--- start MATERIAL FOR THIS EXERCISE ---
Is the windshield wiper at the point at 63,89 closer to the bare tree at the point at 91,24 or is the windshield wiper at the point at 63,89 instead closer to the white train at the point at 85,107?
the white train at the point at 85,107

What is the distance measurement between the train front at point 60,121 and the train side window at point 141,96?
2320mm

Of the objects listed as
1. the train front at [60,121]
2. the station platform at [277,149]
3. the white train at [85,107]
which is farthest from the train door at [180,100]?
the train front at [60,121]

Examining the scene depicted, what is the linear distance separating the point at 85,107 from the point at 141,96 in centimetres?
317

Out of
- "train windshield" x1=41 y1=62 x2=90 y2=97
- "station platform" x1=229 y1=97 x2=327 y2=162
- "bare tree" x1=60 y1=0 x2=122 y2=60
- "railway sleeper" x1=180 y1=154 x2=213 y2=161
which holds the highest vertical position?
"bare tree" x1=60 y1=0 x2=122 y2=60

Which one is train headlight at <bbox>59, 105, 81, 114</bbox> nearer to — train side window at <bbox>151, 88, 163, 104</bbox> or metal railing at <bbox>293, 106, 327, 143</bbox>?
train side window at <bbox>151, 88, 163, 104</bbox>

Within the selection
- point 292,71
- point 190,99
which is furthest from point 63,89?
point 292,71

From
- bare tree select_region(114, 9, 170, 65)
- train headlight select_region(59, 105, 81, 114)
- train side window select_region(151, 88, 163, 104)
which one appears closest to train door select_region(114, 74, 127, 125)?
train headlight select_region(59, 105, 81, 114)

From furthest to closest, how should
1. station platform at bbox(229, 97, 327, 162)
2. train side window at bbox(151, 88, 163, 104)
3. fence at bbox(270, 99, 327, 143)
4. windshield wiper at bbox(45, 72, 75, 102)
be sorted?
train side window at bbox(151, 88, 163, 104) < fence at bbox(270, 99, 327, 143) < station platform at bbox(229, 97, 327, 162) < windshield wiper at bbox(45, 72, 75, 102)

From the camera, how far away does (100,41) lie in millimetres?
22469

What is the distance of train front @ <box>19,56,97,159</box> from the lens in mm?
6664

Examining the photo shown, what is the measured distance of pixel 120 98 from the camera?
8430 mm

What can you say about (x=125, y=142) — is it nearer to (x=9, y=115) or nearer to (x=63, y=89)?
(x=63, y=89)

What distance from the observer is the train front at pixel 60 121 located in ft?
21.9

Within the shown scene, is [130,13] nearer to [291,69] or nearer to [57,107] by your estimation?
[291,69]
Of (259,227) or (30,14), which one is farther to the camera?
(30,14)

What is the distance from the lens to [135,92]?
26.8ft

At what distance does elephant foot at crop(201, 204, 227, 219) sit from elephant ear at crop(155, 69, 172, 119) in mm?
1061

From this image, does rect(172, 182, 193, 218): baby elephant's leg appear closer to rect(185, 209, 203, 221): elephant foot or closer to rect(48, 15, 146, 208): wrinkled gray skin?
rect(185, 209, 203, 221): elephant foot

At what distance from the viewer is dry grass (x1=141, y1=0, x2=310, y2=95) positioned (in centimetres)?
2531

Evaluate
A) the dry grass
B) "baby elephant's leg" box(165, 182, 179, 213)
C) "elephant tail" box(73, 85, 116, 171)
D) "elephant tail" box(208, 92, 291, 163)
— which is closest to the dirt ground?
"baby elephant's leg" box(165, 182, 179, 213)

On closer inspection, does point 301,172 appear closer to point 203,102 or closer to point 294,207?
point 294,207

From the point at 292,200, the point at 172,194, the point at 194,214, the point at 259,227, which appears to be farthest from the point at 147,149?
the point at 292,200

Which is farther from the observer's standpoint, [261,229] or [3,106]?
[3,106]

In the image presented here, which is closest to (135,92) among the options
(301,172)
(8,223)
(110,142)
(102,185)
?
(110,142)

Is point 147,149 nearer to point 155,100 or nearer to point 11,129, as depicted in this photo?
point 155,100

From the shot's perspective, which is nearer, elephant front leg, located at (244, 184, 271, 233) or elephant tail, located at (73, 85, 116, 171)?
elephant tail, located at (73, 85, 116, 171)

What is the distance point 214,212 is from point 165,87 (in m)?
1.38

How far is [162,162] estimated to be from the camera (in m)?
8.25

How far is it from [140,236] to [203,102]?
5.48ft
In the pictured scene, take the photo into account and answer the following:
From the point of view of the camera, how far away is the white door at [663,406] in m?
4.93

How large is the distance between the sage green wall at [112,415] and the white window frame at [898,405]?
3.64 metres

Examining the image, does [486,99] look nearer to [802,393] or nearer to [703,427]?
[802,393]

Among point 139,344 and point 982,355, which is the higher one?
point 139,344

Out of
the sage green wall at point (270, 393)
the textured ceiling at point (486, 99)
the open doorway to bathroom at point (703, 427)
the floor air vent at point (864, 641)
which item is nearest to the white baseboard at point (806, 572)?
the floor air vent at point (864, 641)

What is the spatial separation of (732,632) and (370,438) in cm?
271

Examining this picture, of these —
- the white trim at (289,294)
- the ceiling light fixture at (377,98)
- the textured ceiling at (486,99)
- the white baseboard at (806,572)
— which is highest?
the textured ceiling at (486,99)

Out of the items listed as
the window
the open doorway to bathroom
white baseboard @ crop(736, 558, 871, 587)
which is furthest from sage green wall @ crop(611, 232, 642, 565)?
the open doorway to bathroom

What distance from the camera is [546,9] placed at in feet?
--- end MATERIAL FOR THIS EXERCISE ---
Output the line holding "How large is", then every later line through the end of the records above, exactly as given and nothing else.

__RESULT OF THE EXERCISE__.
How large is the distance between the sage green wall at [112,415] and the white window frame at [898,405]?
3.64 metres

Examining the image, does [486,99] look nearer to [802,393] or nearer to [703,427]?
[802,393]

Among point 139,344 and point 982,355, which is the higher one?
point 139,344

Out of
the sage green wall at point (270, 393)
the textured ceiling at point (486, 99)
the open doorway to bathroom at point (703, 427)
the floor air vent at point (864, 641)
which item is nearest to the white baseboard at point (806, 572)?
the floor air vent at point (864, 641)

What is the spatial separation of (732,632) and (370,438) in cm?
271

Examining this picture, of these —
- the white trim at (289,294)
- the ceiling light fixture at (377,98)
- the textured ceiling at (486,99)
- the white baseboard at (806,572)
— which is highest?
the textured ceiling at (486,99)

Out of the items listed as
the window
the open doorway to bathroom
white baseboard @ crop(736, 558, 871, 587)
which is furthest from sage green wall @ crop(611, 232, 642, 565)?
the open doorway to bathroom

What distance from the camera is [546,9] placed at in feet?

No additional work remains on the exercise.